Director of Sexual Medicine University of California San Diego
Introduction: Urologists encounter both women and men who experience unwanted persistent, distressing, atypical sensations such as arousal (including erection, burning, itching, pain in the clitoris/penis and other genito-pelvic regions (e.g. vulva/scrotum, pelvic floor, bladder, urethra, perineal/perianal region, prostate). Genito-pelvic dysesthesia (GPD) is usually thought to emanate from pathology in the end organ (e.g., clitoris/penis) or pelvis/perineum (e.g., pelvic floor or pudendal nerve). Recently GPD has been shown to be associated with sacral radiculopathy from annular tear lumbosacral disc pathology impacting the cauda equina. In such cases, the GPD may be a result of nerve root irritation in the cauda equina producing sensations perceived as originating in the peripheral genito-pelvic region. This is analogous to sciatica where pain is perceived in the lower extremities but is commonly the result of “upstream” cauda equina pathology. We utilized a novel management algorithm to identify GPD patients with sacral radiculopathy from annular tear lumbosacral disc disease who underwent spine surgery and evaluated their long-term outcome.

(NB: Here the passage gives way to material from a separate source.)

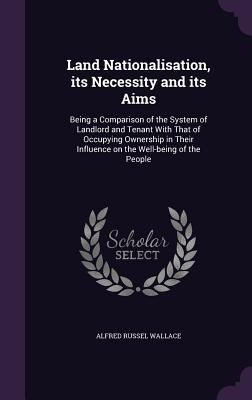 Land Nationalisation, its Necessity and its Aim... 1355879647 Book Cover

Methods: A chart review of patients with GPD who underwent spine surgery between 2016 and 2019 was performed. The management algorithm involved ruling out pathology in the genito-pelvic regions; identifying pathology in the cauda equina on lumbosacral MRI; finding abnormal neurogenital testing of the pudendal/sciatic nerves; having a positive diagnostic response to a transforaminal epidural spinal injection; and undergoing lumbar endoscopic spine surgery. All patients had at least 1 year follow-up post-spine surgery. Treatment outcome was based on the Patient Global Impression of Improvement (PGI-I), measured every 3 months post-operatively.

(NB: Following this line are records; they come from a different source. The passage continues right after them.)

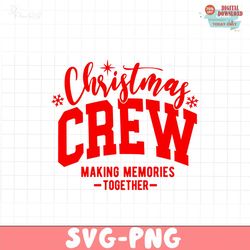 Christmas Crew Making Memories Together SVG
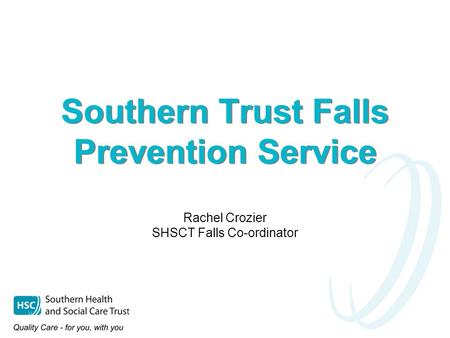 Southern Trust Falls Prevention Service Rachel Crozier SHSCT Falls Co-ordinator.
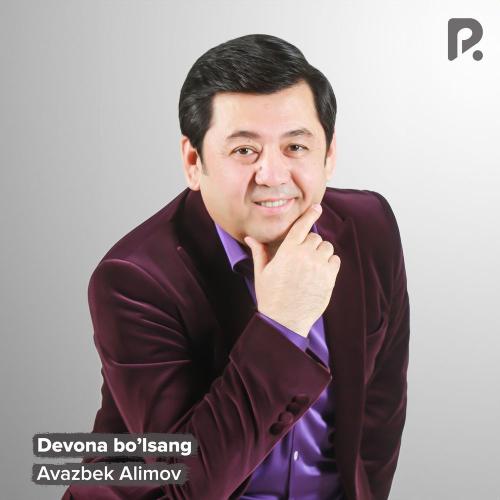 Avazbek Alimov - Devona Bo'lsang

Results: A total of 15 women and 5 men (mean age 40.3 16.8) with GPD underwent spine surgery and were discharged the same day. Lumbosacral disc pathology was identified at multiple levels, the most common being L4-L5 and L5-S1. Patients were followed for an average of 20 months (range 12-37 months). 80% (16/20 patients) reported improvement on the PGI-I. There were no serious surgical complications.
Conclusions: When assessing GPD the urologist should look beyond the genito-pelvic region. GPD can be a result of sacral radiculopathy from lumbosacral disc disease. Long-term alleviation of GPD symptoms is achievable with spine surgery.